2006-01-05

昭和の世界

正月の二日に、よくある風景かもしれないが、親戚が集まってああだこうだと飲み食いをしていた。ワタシはほうほうと聞いているばかり。古い話なのでしょうがない。父や叔父達も五十路を超え還暦が見える年頃のせいかどうかわからないが、子供の頃の話が多くなる。更に祖母がいろいろと付け足すものだから、戦後の頃の話がいろいろと飛び出してくる。ついていけない。

まだまだ明治や大正の面影を残した昭和。そんな時代の話。実家は極普通の地方の農村だと思うのだけれど、結構ドロドロしている。なんというか血が濃い。妾がどうとか、誰がどこへ嫁いで、でも旦那が無くなってあそこへ後妻に行ったとか。子供が無いから兄弟の子供を貰って育てたとか。何だかどこまで血が繋がっているのか訳がわかんなくなる。あそこの家は複雑で腹が3つあるとか。つまり最初の妻、後妻、妾、とそれぞれに子供が居て、だから兄弟の仲が微妙なんだとか。そんな話をずーっとしていた。うちの父等も最近になってようやくに実体が掴めたような、そんな感じ。これで殺人事件でもあれば横溝正史の金田一シリーズの舞台になれるんじゃないかというような、そんな世界が実はほんの2世代前くらいに実在したのだなと思うと興味深い。

たしか宮部みゆきの「理由」もこんな昭和の家族関係を織り交ぜていて、それもちょっと思い出した。

理由
宮部 みゆき
4101369232

でも、本当にたかだか1世代か2世代遡るとそういう社会なのだ。金田一シリーズにしても「理由」にしても、こんな世界なかなか無いよと思っていたのだけれど、結構そういうものだったのかしらん、と認識をあらためた。

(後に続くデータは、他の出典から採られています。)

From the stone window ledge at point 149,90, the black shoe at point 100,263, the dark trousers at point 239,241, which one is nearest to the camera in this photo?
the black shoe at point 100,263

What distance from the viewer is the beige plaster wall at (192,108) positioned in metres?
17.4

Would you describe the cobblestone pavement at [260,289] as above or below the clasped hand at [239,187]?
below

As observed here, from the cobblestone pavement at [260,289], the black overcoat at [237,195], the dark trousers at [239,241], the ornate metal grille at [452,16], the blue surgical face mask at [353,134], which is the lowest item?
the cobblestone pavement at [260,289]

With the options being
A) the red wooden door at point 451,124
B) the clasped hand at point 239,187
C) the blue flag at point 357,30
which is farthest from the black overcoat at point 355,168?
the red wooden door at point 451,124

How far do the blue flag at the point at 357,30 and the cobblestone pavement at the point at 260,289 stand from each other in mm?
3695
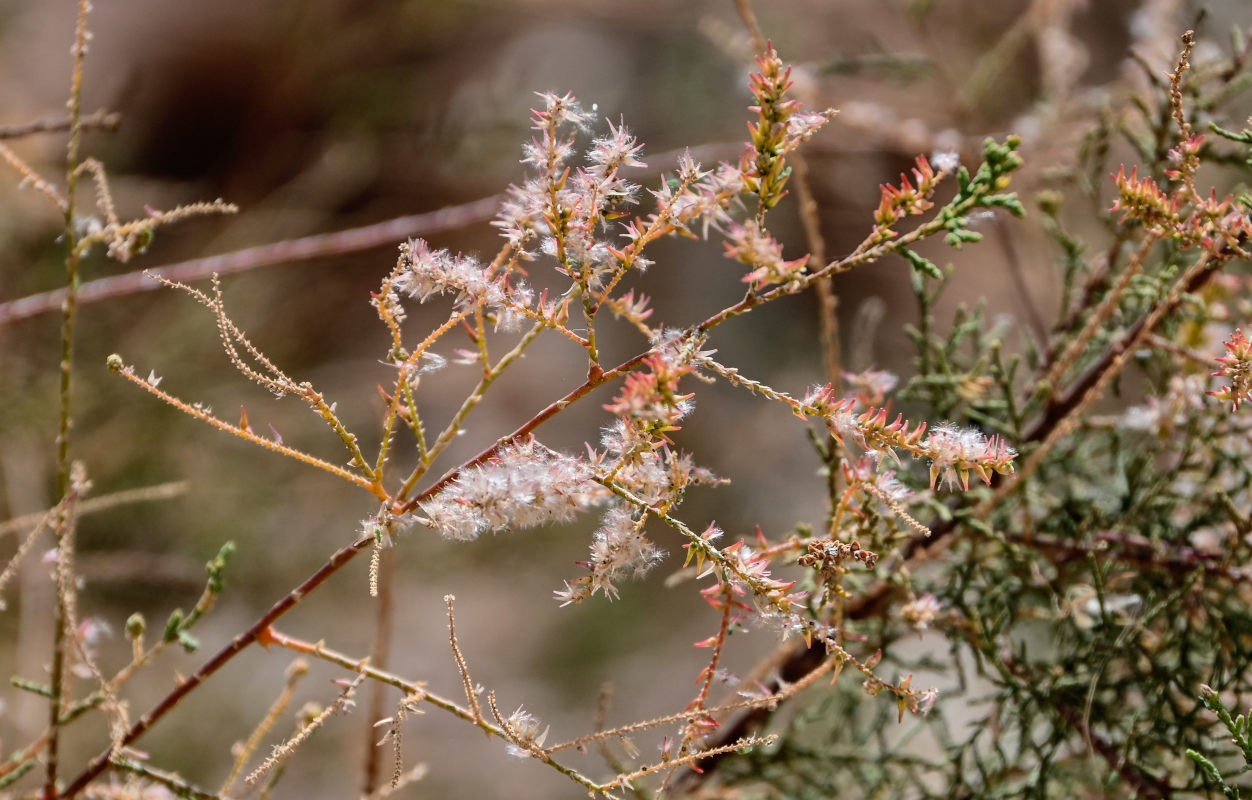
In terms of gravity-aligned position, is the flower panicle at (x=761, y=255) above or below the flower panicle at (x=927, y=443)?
above

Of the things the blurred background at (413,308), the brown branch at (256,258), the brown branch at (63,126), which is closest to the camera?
the brown branch at (63,126)

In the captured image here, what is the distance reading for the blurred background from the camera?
0.99m

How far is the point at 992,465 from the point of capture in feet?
0.90

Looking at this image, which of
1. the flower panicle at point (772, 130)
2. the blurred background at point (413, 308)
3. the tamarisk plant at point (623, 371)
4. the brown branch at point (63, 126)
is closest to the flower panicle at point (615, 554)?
the tamarisk plant at point (623, 371)

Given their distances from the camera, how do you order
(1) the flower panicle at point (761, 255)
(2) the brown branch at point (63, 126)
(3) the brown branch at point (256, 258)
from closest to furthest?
1. (1) the flower panicle at point (761, 255)
2. (2) the brown branch at point (63, 126)
3. (3) the brown branch at point (256, 258)

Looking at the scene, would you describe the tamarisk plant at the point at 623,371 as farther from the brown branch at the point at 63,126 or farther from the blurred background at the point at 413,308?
the blurred background at the point at 413,308

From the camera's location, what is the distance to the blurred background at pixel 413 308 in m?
0.99

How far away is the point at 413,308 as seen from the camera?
1.27 m

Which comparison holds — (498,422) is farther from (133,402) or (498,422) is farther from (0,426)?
(0,426)

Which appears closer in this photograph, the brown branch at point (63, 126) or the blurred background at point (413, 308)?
the brown branch at point (63, 126)

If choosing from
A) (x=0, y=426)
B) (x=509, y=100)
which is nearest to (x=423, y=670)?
(x=0, y=426)

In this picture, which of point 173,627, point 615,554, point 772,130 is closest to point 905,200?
point 772,130

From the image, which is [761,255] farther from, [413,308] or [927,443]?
[413,308]

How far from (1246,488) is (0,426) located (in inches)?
40.6
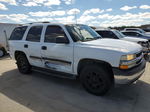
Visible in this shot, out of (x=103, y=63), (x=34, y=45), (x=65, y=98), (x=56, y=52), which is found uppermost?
(x=34, y=45)

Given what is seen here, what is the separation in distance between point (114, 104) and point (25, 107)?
2.06 metres

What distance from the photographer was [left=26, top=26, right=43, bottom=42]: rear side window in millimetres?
4477

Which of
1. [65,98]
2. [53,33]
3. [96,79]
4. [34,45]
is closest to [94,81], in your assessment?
[96,79]

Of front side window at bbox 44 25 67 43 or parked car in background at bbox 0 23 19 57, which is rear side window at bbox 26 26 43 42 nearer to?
front side window at bbox 44 25 67 43

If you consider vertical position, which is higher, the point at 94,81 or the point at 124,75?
the point at 124,75

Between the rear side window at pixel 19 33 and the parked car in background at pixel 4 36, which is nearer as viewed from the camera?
the rear side window at pixel 19 33

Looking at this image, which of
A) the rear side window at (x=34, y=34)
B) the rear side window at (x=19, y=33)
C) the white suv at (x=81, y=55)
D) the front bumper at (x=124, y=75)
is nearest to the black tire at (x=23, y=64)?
the white suv at (x=81, y=55)

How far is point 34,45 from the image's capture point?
4.52 metres

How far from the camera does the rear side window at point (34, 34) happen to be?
176 inches

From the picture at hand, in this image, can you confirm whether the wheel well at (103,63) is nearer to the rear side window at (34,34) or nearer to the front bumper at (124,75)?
the front bumper at (124,75)

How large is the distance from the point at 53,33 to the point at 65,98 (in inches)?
77.6

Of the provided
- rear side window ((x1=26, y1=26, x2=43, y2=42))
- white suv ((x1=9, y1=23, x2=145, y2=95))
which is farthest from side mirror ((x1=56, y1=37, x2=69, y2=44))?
rear side window ((x1=26, y1=26, x2=43, y2=42))

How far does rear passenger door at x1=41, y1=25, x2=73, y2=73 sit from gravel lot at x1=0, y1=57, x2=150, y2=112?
2.09ft

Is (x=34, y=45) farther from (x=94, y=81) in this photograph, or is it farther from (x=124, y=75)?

21世紀だし平成だし、ニートがどうとかパラサイトとか、DINKS(死語か)とか、そんな社会や家族やをどうこう言っているのが信じられない。社会って変わるんだなと。そういう世界を普通に生きていた祖母なんかは、飄々と喋っている姿を見ると何というか強い。もちろん嫌な思い出や苦労は山ほどあるのだろうけれど、強い。僕等には到達できないんじゃないかという強さがある。そういう強さが必要かどうかは別としてだけれど。

これからも血はどんどん薄くなり、村社会は過去の遺物になっていくのだろう。僕自身、そういう社会じゃ生きていけないだろうし。でも、忘れ去ってしまうのにはちょっと勿体無いような、そんな貴重な話を聞けたように思う。